* _DATA LINES_
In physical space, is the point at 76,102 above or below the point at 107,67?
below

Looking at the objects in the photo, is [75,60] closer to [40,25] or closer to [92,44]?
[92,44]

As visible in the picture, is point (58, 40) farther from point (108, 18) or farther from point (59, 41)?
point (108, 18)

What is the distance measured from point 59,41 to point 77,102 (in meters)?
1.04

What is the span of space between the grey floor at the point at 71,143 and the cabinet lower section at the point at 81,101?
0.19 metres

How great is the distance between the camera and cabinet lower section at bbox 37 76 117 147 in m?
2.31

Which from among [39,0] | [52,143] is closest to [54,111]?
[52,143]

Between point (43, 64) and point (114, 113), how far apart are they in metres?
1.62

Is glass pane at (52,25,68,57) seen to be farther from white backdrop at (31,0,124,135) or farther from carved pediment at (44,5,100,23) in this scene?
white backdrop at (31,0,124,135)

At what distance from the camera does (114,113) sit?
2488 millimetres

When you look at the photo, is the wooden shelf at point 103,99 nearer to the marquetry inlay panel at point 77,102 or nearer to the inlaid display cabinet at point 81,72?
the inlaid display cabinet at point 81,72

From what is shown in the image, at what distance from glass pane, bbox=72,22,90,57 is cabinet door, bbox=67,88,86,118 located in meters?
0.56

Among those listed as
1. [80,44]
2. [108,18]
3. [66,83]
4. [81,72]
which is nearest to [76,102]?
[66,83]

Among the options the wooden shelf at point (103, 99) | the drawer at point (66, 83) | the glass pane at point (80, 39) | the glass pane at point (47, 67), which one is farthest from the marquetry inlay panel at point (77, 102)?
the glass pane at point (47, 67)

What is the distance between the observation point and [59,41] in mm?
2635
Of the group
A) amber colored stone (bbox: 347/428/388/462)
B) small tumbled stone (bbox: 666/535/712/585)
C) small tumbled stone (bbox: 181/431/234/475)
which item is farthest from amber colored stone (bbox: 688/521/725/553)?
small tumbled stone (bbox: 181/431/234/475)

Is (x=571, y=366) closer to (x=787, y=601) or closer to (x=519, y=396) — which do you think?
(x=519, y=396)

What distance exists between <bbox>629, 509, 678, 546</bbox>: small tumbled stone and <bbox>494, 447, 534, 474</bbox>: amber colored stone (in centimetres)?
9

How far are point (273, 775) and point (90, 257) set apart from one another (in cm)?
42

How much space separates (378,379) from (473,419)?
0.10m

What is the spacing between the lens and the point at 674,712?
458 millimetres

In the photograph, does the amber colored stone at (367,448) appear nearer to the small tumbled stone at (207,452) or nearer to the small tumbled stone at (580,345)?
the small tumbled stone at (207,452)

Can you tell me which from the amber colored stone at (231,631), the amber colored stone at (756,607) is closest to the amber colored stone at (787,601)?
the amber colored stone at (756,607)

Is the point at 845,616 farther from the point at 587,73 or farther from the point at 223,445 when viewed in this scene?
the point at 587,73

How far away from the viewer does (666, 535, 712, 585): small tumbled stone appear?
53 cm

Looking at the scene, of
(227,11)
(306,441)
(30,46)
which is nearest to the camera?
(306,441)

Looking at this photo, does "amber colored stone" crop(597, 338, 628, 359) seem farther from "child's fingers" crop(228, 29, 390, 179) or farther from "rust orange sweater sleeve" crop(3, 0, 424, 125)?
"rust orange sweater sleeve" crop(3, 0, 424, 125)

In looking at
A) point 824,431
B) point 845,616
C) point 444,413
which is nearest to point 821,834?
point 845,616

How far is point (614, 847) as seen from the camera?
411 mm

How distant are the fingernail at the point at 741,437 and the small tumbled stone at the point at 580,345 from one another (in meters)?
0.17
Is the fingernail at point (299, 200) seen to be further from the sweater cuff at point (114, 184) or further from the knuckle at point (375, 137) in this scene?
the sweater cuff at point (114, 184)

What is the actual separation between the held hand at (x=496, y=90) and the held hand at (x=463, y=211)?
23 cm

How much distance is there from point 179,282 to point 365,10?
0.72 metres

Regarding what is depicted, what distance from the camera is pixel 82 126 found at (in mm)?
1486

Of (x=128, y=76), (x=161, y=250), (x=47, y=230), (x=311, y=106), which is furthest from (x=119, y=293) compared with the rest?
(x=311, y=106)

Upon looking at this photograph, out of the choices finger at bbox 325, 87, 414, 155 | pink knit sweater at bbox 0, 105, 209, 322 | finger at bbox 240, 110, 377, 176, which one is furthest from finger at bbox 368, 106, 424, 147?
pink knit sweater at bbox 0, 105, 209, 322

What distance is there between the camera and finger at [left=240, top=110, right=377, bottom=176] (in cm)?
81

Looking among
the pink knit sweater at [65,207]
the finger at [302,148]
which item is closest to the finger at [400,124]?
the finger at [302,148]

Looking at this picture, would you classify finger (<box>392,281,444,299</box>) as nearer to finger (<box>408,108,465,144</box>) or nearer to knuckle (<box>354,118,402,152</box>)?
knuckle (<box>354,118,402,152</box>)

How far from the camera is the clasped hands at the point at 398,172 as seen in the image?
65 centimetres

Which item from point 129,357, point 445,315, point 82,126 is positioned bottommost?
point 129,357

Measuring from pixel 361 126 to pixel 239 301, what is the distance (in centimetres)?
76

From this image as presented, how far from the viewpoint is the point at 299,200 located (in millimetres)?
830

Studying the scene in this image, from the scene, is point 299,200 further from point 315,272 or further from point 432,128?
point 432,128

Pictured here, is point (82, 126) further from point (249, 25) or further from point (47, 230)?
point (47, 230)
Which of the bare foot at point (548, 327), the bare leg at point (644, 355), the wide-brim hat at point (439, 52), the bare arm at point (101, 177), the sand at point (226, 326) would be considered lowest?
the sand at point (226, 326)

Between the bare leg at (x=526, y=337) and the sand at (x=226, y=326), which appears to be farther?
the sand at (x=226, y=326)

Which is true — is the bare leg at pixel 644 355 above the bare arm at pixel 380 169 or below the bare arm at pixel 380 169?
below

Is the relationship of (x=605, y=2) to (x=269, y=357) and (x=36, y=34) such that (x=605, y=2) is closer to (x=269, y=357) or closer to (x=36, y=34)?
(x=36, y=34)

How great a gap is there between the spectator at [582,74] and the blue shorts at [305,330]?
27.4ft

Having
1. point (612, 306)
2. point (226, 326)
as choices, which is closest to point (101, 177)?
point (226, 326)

* _PROBLEM TO SOLVE_
Copy out every one of the records above line for line, without changing a word.

* _ANSWER TO THIS EXERCISE_
In physical space, is the point at 76,102 above or below the point at 107,67?
below

Looking at the objects in the photo, is [75,60] closer to [40,25] or closer to [92,44]?
[92,44]

As visible in the picture, is point (58, 40) farther from point (108, 18) or farther from point (59, 41)?
point (108, 18)

What is the distance measured from point 59,41 to point 77,102 (in meters)?
1.04

What is the span of space between the grey floor at the point at 71,143 and the cabinet lower section at the point at 81,101?
0.19 metres

How great is the distance between the camera and cabinet lower section at bbox 37 76 117 147 in m?
2.31

Which from among [39,0] | [52,143] is closest to [54,111]?
[52,143]

Between point (43, 64) and point (114, 113), how far apart are they in metres?
1.62

Is glass pane at (52,25,68,57) seen to be farther from white backdrop at (31,0,124,135) or farther from carved pediment at (44,5,100,23) in this scene?
white backdrop at (31,0,124,135)

At what distance from the camera does (114,113) sit?
2488 millimetres

When you look at the photo, is the wooden shelf at point 103,99 nearer to the marquetry inlay panel at point 77,102 or nearer to the inlaid display cabinet at point 81,72?
the inlaid display cabinet at point 81,72

From what is shown in the image, at what distance from glass pane, bbox=72,22,90,57 is cabinet door, bbox=67,88,86,118 located in meters?
0.56

Among those listed as
1. [80,44]
2. [108,18]
3. [66,83]
4. [81,72]
which is nearest to [76,102]?
[66,83]

Among the options the wooden shelf at point (103, 99) | the drawer at point (66, 83) | the glass pane at point (80, 39) | the glass pane at point (47, 67), which one is farthest from the marquetry inlay panel at point (77, 102)?
the glass pane at point (47, 67)

What is the distance between the observation point and [59,41] in mm?
2635
Of the group
A) amber colored stone (bbox: 347/428/388/462)
B) small tumbled stone (bbox: 666/535/712/585)
C) small tumbled stone (bbox: 181/431/234/475)
which item is farthest from amber colored stone (bbox: 688/521/725/553)?
small tumbled stone (bbox: 181/431/234/475)

Is (x=571, y=366) closer to (x=787, y=601) or closer to (x=519, y=396) — which do you think?
(x=519, y=396)

What distance exists between <bbox>629, 509, 678, 546</bbox>: small tumbled stone and <bbox>494, 447, 534, 474</bbox>: amber colored stone (in centimetres)?
9

How far are point (273, 775) and point (90, 257) set apart from one another (in cm)?
42

How much space separates (378,379) from (473,419)?
0.10m

What is the spacing between the lens and the point at 674,712?
458 millimetres

In the photograph, does the amber colored stone at (367,448) appear nearer to the small tumbled stone at (207,452) or nearer to the small tumbled stone at (580,345)?
the small tumbled stone at (207,452)

Can you tell me which from the amber colored stone at (231,631), the amber colored stone at (756,607) is closest to the amber colored stone at (787,601)?
the amber colored stone at (756,607)

Is the point at 845,616 farther from the point at 587,73 or farther from the point at 223,445 when viewed in this scene?
the point at 587,73

How far away from the viewer does (666, 535, 712, 585): small tumbled stone appear?
53 cm

Looking at the scene, of
(227,11)
(306,441)
(30,46)
which is nearest to the camera?
(306,441)

Looking at this photo, does "amber colored stone" crop(597, 338, 628, 359) seem farther from "child's fingers" crop(228, 29, 390, 179) or farther from "rust orange sweater sleeve" crop(3, 0, 424, 125)?
"rust orange sweater sleeve" crop(3, 0, 424, 125)

In looking at
A) point 824,431
B) point 845,616
C) point 444,413
which is nearest to point 821,834?
point 845,616

How far is point (614, 847) as seen from the camera?
411 mm

How distant are the fingernail at the point at 741,437 and the small tumbled stone at the point at 580,345 from one another (in meters)?
0.17
Is the fingernail at point (299, 200) seen to be further from the sweater cuff at point (114, 184) or further from the knuckle at point (375, 137) in this scene?
the sweater cuff at point (114, 184)

What is the actual separation between the held hand at (x=496, y=90) and the held hand at (x=463, y=211)?
23 cm

How much distance is there from point 179,282 to point 365,10?
0.72 metres

Regarding what is depicted, what distance from the camera is pixel 82 126 found at (in mm)?
1486

Of (x=128, y=76), (x=161, y=250), (x=47, y=230), (x=311, y=106), which is furthest from (x=119, y=293) compared with the rest?
(x=311, y=106)

Upon looking at this photograph, out of the choices finger at bbox 325, 87, 414, 155 | pink knit sweater at bbox 0, 105, 209, 322 | finger at bbox 240, 110, 377, 176, which one is furthest from finger at bbox 368, 106, 424, 147?
pink knit sweater at bbox 0, 105, 209, 322

What distance is there between the camera and finger at [left=240, top=110, right=377, bottom=176] (in cm)?
81

Looking among
the pink knit sweater at [65,207]
the finger at [302,148]
which item is closest to the finger at [400,124]?
the finger at [302,148]

Looking at this picture, would you classify finger (<box>392,281,444,299</box>) as nearer to finger (<box>408,108,465,144</box>) or nearer to knuckle (<box>354,118,402,152</box>)?
knuckle (<box>354,118,402,152</box>)

How far from the camera is the clasped hands at the point at 398,172 as seen in the image?
65 centimetres

Which item from point 129,357, point 445,315, point 82,126 is positioned bottommost?
point 129,357

Measuring from pixel 361 126 to pixel 239 301, what is the distance (in centimetres)?
76

From this image as presented, how far from the viewpoint is the point at 299,200 located (in millimetres)?
830

Studying the scene in this image, from the scene, is point 299,200 further from point 315,272 or further from point 432,128?
point 432,128

Pictured here, is point (82, 126) further from point (249, 25) or further from point (47, 230)?
point (47, 230)
Which of the bare foot at point (548, 327), the bare leg at point (644, 355), the wide-brim hat at point (439, 52), the bare arm at point (101, 177), the sand at point (226, 326) would be considered lowest?
the sand at point (226, 326)

Between the bare leg at (x=526, y=337) and the sand at (x=226, y=326), which appears to be farther?
the sand at (x=226, y=326)

Which is true — is the bare leg at pixel 644 355 above the bare arm at pixel 380 169 or below the bare arm at pixel 380 169?
below

Is the relationship of (x=605, y=2) to (x=269, y=357) and (x=36, y=34) such that (x=605, y=2) is closer to (x=269, y=357) or closer to (x=36, y=34)?
(x=36, y=34)

How great a gap is there between the spectator at [582,74] and the blue shorts at [305,330]?
27.4ft

Having
1. point (612, 306)
2. point (226, 326)
as choices, which is closest to point (101, 177)?
point (226, 326)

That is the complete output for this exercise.